* **TEXT PROVIDED**:
So there were two heartening developments in LGBTQ+ news yesterday. The first, of course, was the overwhelming community turnout in Peterborough to oppose the same dozen fascist dipshits that have been trying to disrupt drag queen storytimes or drag brunches all across Southern Ontario. Police estimated about three hundred people turned out to defend the venue, which is amazing. There was a similarly large turnout to counter hate yesterday in Coquitlam BC, opposing that province’s version of the Dimwit Dozen semi-pro bigotry team.
I’ve expressed my opinion of the bigots’ bullshit before: they’re not “protecting” anything, they’re just getting their jollies by being able to scream homophobic abuse in public without consequences. Honestly, though you’d think they’d start to get the point when every time the local community comes out en masse to protect these events while they have to drive for hours, pay for gas and rent hotel rooms just to make hateful fools of themselves again and again. The endorphin payoff has to be hitting the law of diminishing returns by now.

* **GIVEN INSTRUCTION**: Extend the post about counter-protests at drag events, picking up right after its final sentence. The lines after this point are separate material, unconnected to the post about counter-protests at drag events.

* **RECORDED INFORMATION**:
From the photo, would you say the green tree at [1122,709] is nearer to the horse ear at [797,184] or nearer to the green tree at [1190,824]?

* **RESPONSE TO THE EXERCISE**:
I don’t really want to re-hash it, except to say that the huge defence turnouts are very encouraging – especially in Peterborough, a community where I lived for many years. I’m proud of the many friends who went out and stood in the cold and held the line against the hatred… up to and including several incidents of assault as certain of the chuds tried to force their way past the defenders. Unsurprisingly, no arrests were made.
The other heartening development was a news article written by Tyler Cheese: the “Fully Alive” textbooks used in the Catholic school system have been discontinued.
I grew up in a very devout Catholic family: lots of siblings, mass every Sunday (I was an altar-boy but no jokes please) and of course the full-on Ontario Catholic school experience, from kindergarten to my Grade 13 graduation. (I’m dating myself a bit on that last, there hasn’t been a grade 13 in Ontario since 2003.) And growing up in that system meant that my “family life” education was through the “Fully Alive” curriculum.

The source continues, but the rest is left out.